**THE PROBLEM**
Rewrite the article on the VA whistleblower office starting with "The report also" and going on through "to the report.", changing "OAWP" to "whistleblower office".

:: EXERCISE PASSAGE

The seal affixed to the front of the Department of Veterans Affairs building in Washington, D.C. is shown in June 2013. (Charles Dharapak/AP)
A Veterans Affairs office set up specifically to help whistleblowers “floundered in its mission” and “created an office culture that was sometimes alienating to those it was meant to protect,” according to a new report from the department’s inspector general.
Administration officials, however, criticized the report as a one-sided look at the Office of Accountability and Whistleblower Protection, saying investigators failed to note significant changes from past VA administrations in responding to whistleblower complaints and improvements with the office over the last two years.
But the report is likely to again raise questions about how seriously VA officials investigate reports of misconduct and malfeasance, particularly among senior executives.
The issue has been a persistent point of criticism since the 2014 wait times scandal that forced the resignation of then VA Secretary Eric Shinseki, and was a key campaign promise of President Donald Trump in 2016.
Investigators say the new office — established in April 2017 by executive order and later mandated by the VA Accountability Act passed by Congress — has misinterpreted its own role and rules, “accepting matters that it should not have and declining matters the Act requires it to investigate.”
The report says staff:

  • dropped cases of fraud and abuse if the individual reporting them didn’t meet the statutory definition of a whistleblower
  • investigated criminal matters that should have been handled by other offices
  • did not provide sufficient training to staff
  • failed to “consistently conduct investigations that were procedurally sound, accurate, thorough, and unbiased.”

The report also accuses OAWP staff of failing to protect whistleblowers from retaliation by senior managers, one of the key focuses of the new office. It also refused to investigate any cases unless whistleblowers revealed their identity, discouraging employees who feared reporting wrongdoing could cost them their jobs.
“One troubling instance involved the OAWP initiating an investigation that could itself be considered retaliatory,” the report states.
“At the request of a senior leader who had social ties to the OAWP Executive Director, the OAWP investigated a whistleblower who had a complaint pending against the senior leader. After a truncated investigation" the OAWP substantiated the allegations against the whistleblower without even that individual, according to the report.

::::
:: DATA LISTING

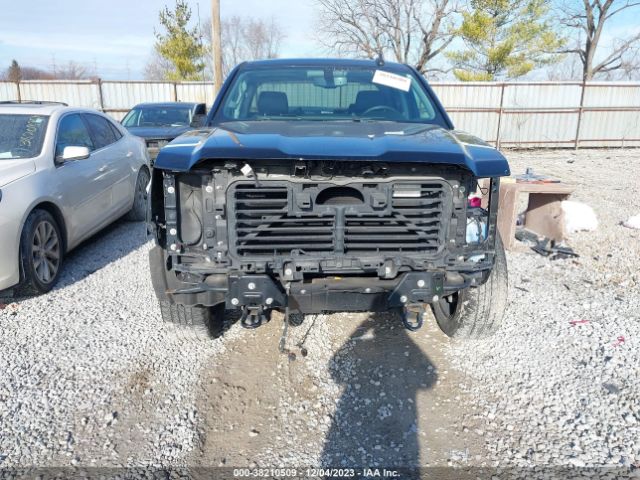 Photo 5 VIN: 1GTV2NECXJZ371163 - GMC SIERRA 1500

::::
:: DATA LISTING

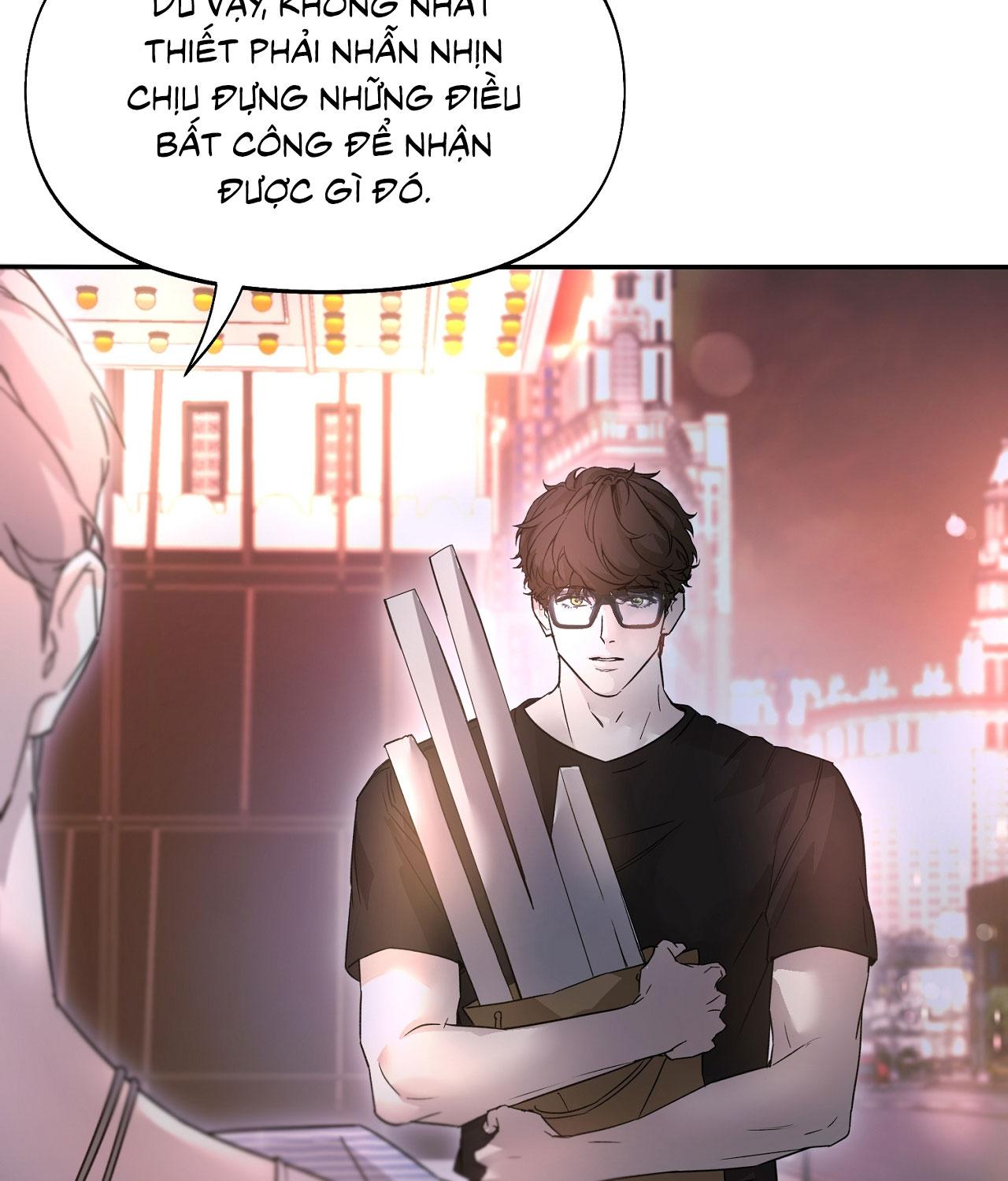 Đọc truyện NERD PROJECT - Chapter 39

::::

**EXERCISE RESULT**
The report also accuses whistleblower office staff of failing to protect whistleblowers from retaliation by senior managers, one of the key focuses of the new office. It also refused to investigate any cases unless whistleblowers revealed their identity, discouraging employees who feared reporting wrongdoing could cost them their jobs.
“One troubling instance involved the whistleblower office initiating an investigation that could itself be considered retaliatory,” the report states.
“At the request of a senior leader who had social ties to the whistleblower office Executive Director, the whistleblower office investigated a whistleblower who had a complaint pending against the senior leader. After a truncated investigation" the whistleblower office substantiated the allegations against the whistleblower without even that individual, according to the report.